Another example: leading through change. This is all about stepping boldly and wisely into an unknown future. We might think we know what’s going to happen, but we actually don’t. We can’t Gantt chart everything. The stuff we can’t put in a project plan requires wisdom: making the right calls amidst the moral dilemmas that change inevitably brings. Not easy stuff.

Wisdom: Your value as a leader will only increase the more you cultivate it.

Cultivating Wisdom

To cultivate wisdom, you need a few key ingredients:

  1. A breadth of experience
  2. Experience over time
  3. A reflective practice
  4. Foresight

Let’s break those down a little more:

Breadth of experience: When we face a complex situation that we’ve never encountered before, we could get flummoxed. Yet, if the details are new, the patterns may not be. If we’ve experienced a range of challenges in different environments, we’re more likely to recognise the broader patterns at play in our current situation, and be able to discern a way forward.

Experience over time: It’s not enough to have a load of one-off experiences in different domains. To have wisdom, you need to earn it through showing up time and time again. Take my son’s driving. He didn’t gain his skills, knowledge and confidence from just one go at it. He’s gone time and time and time again, each time building up a little more perspective to help him begin to cultivate the seeds of wisdom that I’m seeing coming through now.

A reflective practice: You might have experience, but have you learned from it? The wisest people I know deliberately and regularly take time out to reflect, inquire, and learn from experience. They know how to slow down and practice being unhurried. That way, they’re more easily able to discern the real insights that can be applied to new situations in the future.
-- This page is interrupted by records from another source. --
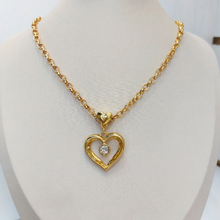 Colar Coração com Ponto de Luz - Semijoia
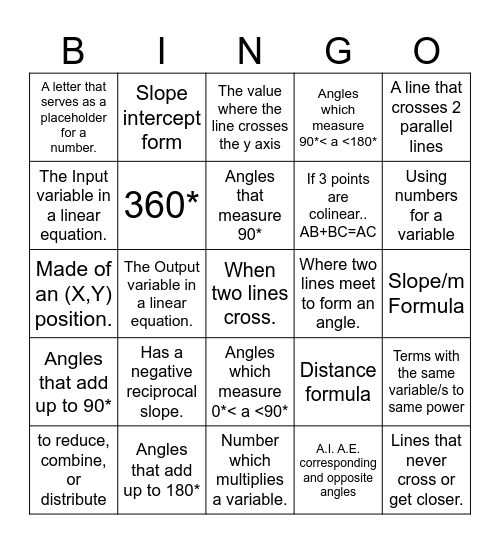 Unit 1 & 2 Geometry Vocab Review Bingo Card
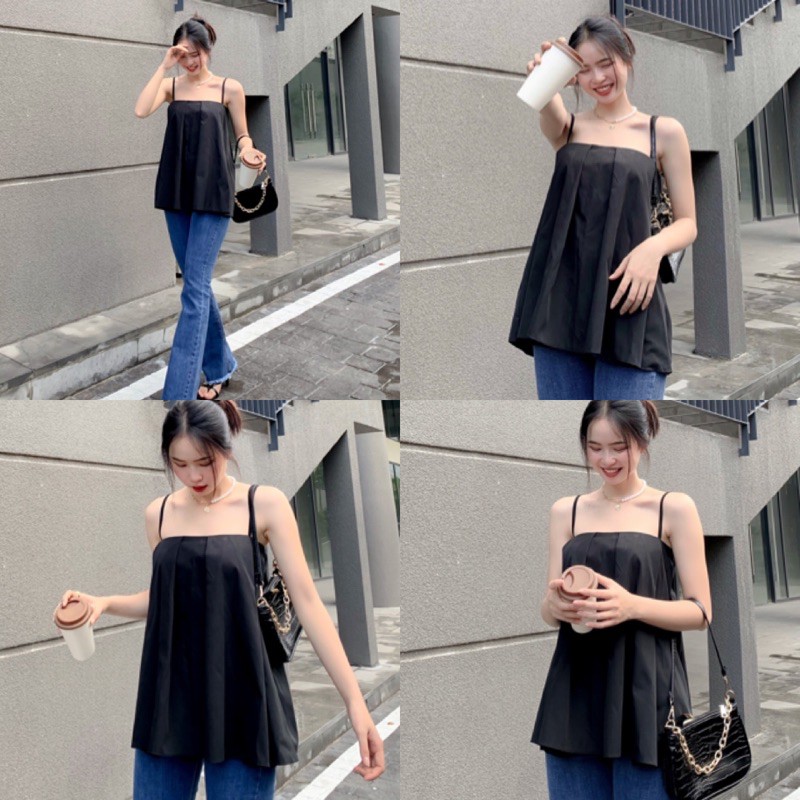 Áo Kiểu HAI DÂY VIN TOP thiết kế xếp li nhẹ form rộng màu sắc style vintage free size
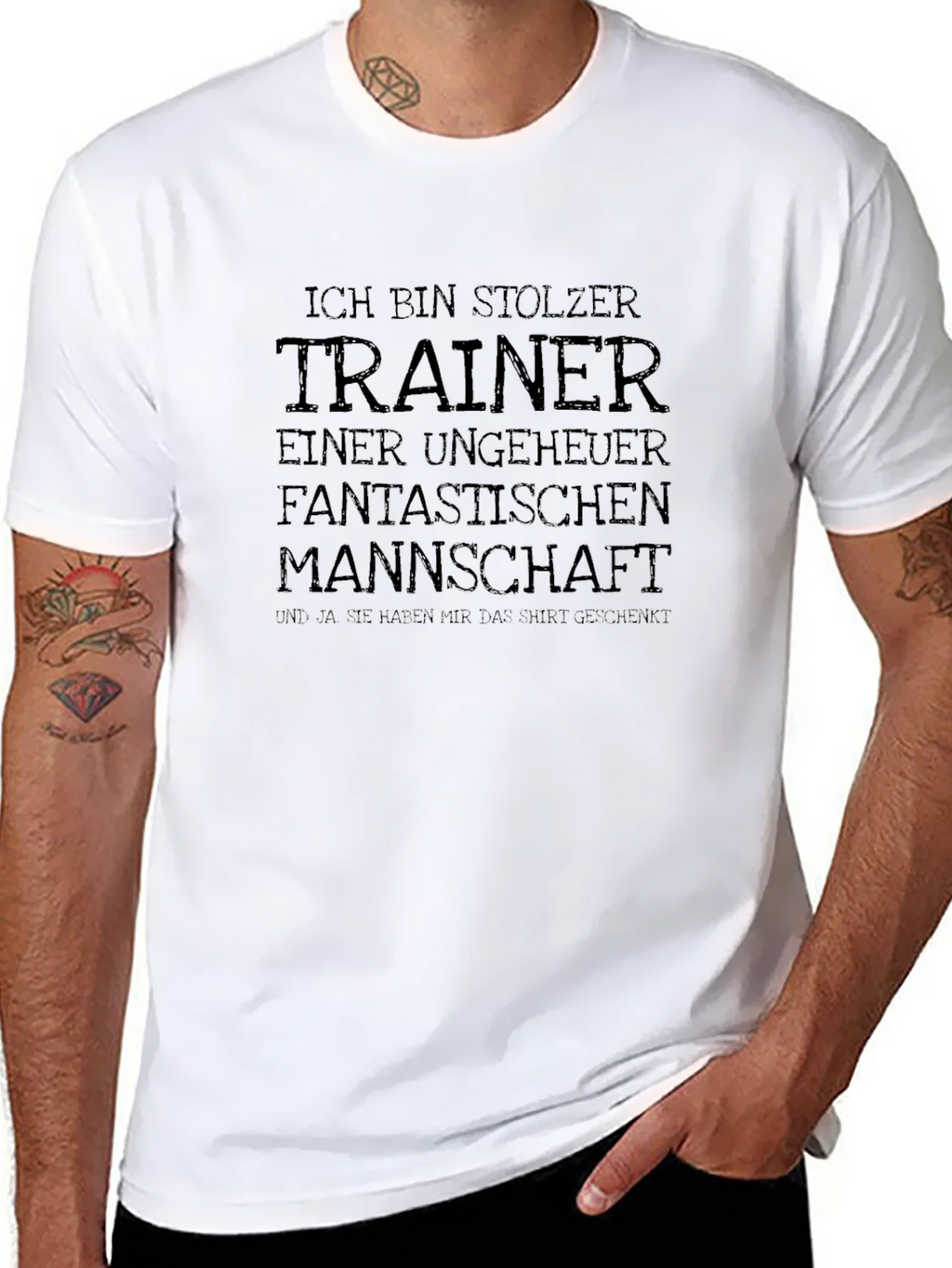 Proud Trainer T-Shirt - German Quote - Black Tee product image 7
Foresight: Wisdom requires the ability to consider the consequences and implications of your actions ahead of time. It means taking the time to consider different scenarios and look at them from multiple perspectives. It requires the humility and curiosity to know that you don’t have the full picture, and the willingness to seek it out.

Everyday Practices

Over my years of working with thousands of leaders in a huge variety of different industries, one aspect stands out in those leaders who create an enduring impact: they are committed to cultivating wisdom. Not just being smart. Or getting stuff done. Or being great at presentations. They’re committed to developing wisdom. Every day.

The next time you’re faced with making a wise choice (and let’s face it, that happens every day) here are three questions to ask yourself to help you make the right call:

  1. What could I do to look at this situation from another perspective?
  2. What’s the choice that benefits the greater good (or, the longer term)?
  3. What would my 90-year old self suggest I consider here?